In Canada, most consider the suburbs home to upper- and middle-class people with private homes. In other countries, like France, the suburbs––or “banlieues”–– are synonymous with housing projects and impoverished communities. In fact, the banlieues of Paris are notorious for their ethnic violence and crime, with higher unemployment and more residents living in poverty than in the city centre. Further, the banlieues have a much higher immigrant population, which in Paris is mostly Arabic and African immigrants. This contradicts the clichéd Canadian image of a typical white-picket-fence suburb.
As the suburbs became more crowded and lost their charm, those who could afford it turned to the exurbs, communities that exist outside the ring of suburbs. Exurbs are typically populated by even wealthier families who want more space and have the resources to lengthen their commute. It is interesting to note that unlike U.S. cities, Canadian cities have always retained a fairly large elite residential presence in enclaves around the city centres, a pattern that has been augmented in recent decades by patterns of inner-city resettlement by elites (Caulfield 1994; Keil and Kipfer 2003). As cities evolve from industrial to postindustrial, this practice of gentrification becomes more common. Gentrification refers to members of the middle and upper classes entering city areas that have been historically less affluent and renovating properties while the poor urban underclass are forced by resulting price pressures to leave those neighbourhoods. This practice is widespread and the lower class is pushed into increasingly decaying portions of the city.
Together, the city centres, suburbs, exurbs, and metropolitan areas all combine to form a metropolis.
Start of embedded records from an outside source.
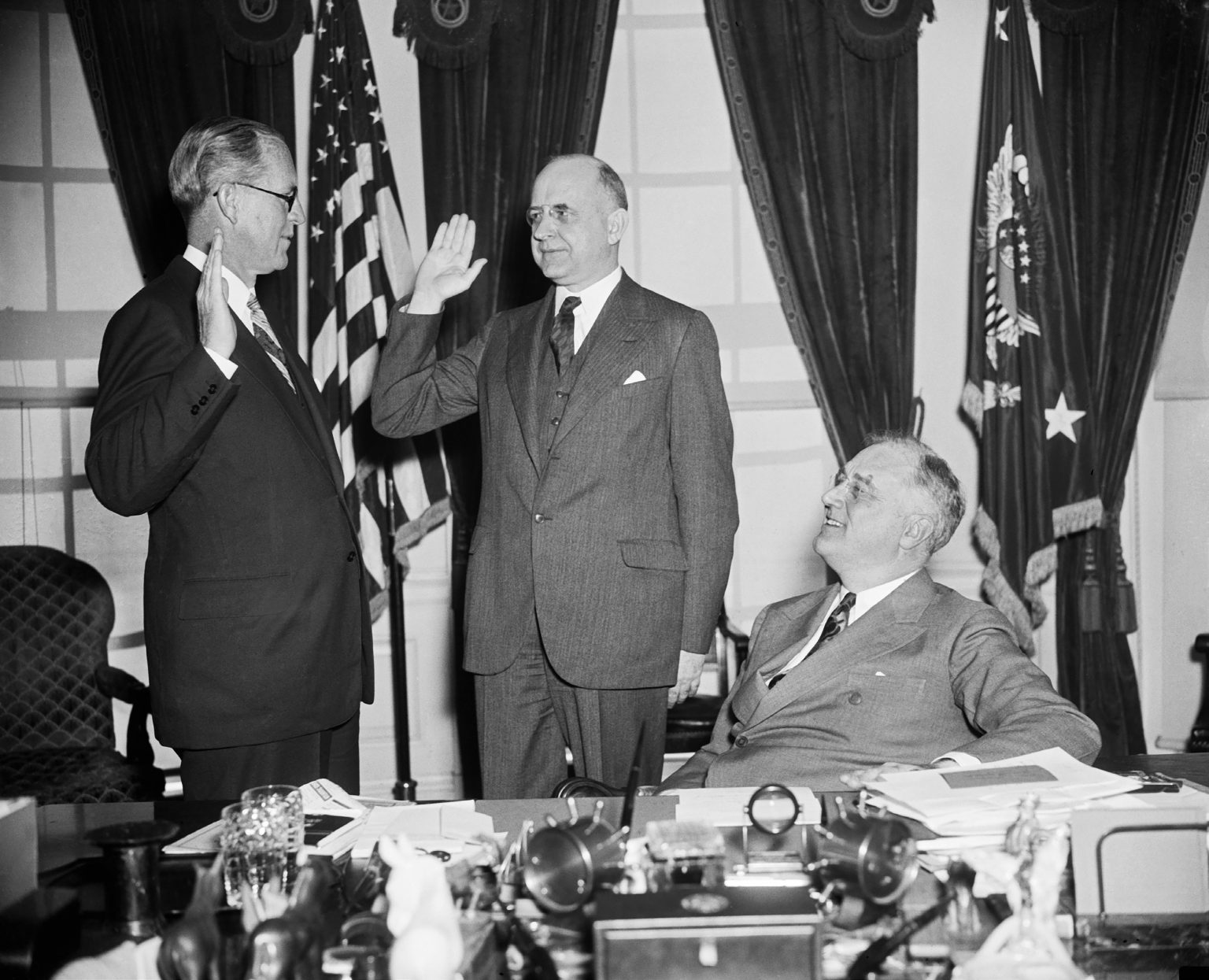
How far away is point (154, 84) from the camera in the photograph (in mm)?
4348

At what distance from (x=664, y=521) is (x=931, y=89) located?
8.27 ft

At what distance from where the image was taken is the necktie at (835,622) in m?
2.46

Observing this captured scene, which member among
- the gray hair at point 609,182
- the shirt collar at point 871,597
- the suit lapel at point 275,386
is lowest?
the shirt collar at point 871,597

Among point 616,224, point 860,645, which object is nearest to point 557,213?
point 616,224

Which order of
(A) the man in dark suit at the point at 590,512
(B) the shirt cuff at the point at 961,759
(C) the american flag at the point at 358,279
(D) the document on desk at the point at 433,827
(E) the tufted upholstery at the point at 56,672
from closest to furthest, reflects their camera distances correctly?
(D) the document on desk at the point at 433,827 → (B) the shirt cuff at the point at 961,759 → (A) the man in dark suit at the point at 590,512 → (E) the tufted upholstery at the point at 56,672 → (C) the american flag at the point at 358,279

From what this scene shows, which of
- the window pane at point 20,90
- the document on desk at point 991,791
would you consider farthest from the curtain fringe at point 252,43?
the document on desk at point 991,791

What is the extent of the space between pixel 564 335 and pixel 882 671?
1.14m

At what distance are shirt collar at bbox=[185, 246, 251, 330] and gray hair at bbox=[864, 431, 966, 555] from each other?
4.36 feet

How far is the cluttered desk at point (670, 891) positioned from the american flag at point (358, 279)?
261 centimetres

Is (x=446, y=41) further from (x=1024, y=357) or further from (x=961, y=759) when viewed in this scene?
(x=961, y=759)

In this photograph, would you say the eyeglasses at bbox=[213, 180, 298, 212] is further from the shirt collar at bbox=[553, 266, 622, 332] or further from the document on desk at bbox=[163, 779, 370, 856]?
the document on desk at bbox=[163, 779, 370, 856]

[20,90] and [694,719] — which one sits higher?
[20,90]

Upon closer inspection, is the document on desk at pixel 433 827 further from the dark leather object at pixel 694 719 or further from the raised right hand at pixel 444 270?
the dark leather object at pixel 694 719

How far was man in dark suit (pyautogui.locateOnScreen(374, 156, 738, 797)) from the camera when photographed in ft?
9.37
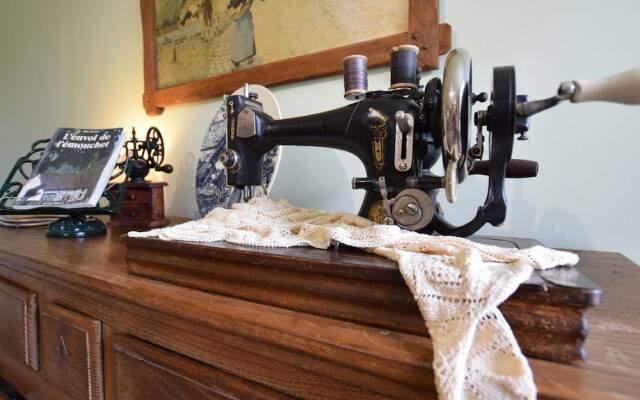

New York was the first North American megalopolis, a huge urban corridor encompassing multiple cities and their surrounding suburbs. The Toronto-Hamilton-Oshawa, Vancouver-Abbotsford-Chilliwack, and Calgary-Edmonton corridors are similar megalopolis formations. These metropolises use vast quantities of natural resources and are a growing part of the North American landscape.
12.2.3 Urbanization around the World
As was the case in North America, other urban centres experienced a growth spurt during the Industrial Era. In 1800, the only city in the world with a population over 1 million was Beijing, but by 1900, there were 16 cities with a population over 1 million (United Nations 2008). The development of factories brought people from rural to urban areas, and new technology increased the efficiency of transportation, food production, and food preservation. For example, from the mid-1670s to the early 1900s, London increased its population from 550,000 to 7 million (Old Bailey Proceedings Online 2011). The growth in global urbanization in the 20th and 21st centuries is following the blueprint of North American cities, but is occurring much more quickly and at larger scales, especially in peripheral and semi-peripheral countries. Shanghai almost tripled its population from 7.8 million to 20.2 million between 1990 and 2011, adding the equivalent of the population of New York City in 20 years. It is projected to reach 28.4 million by 2025, third in size behind Tokyo (38.7 million) and New Delhi (32.9 million) (United Nations 2012).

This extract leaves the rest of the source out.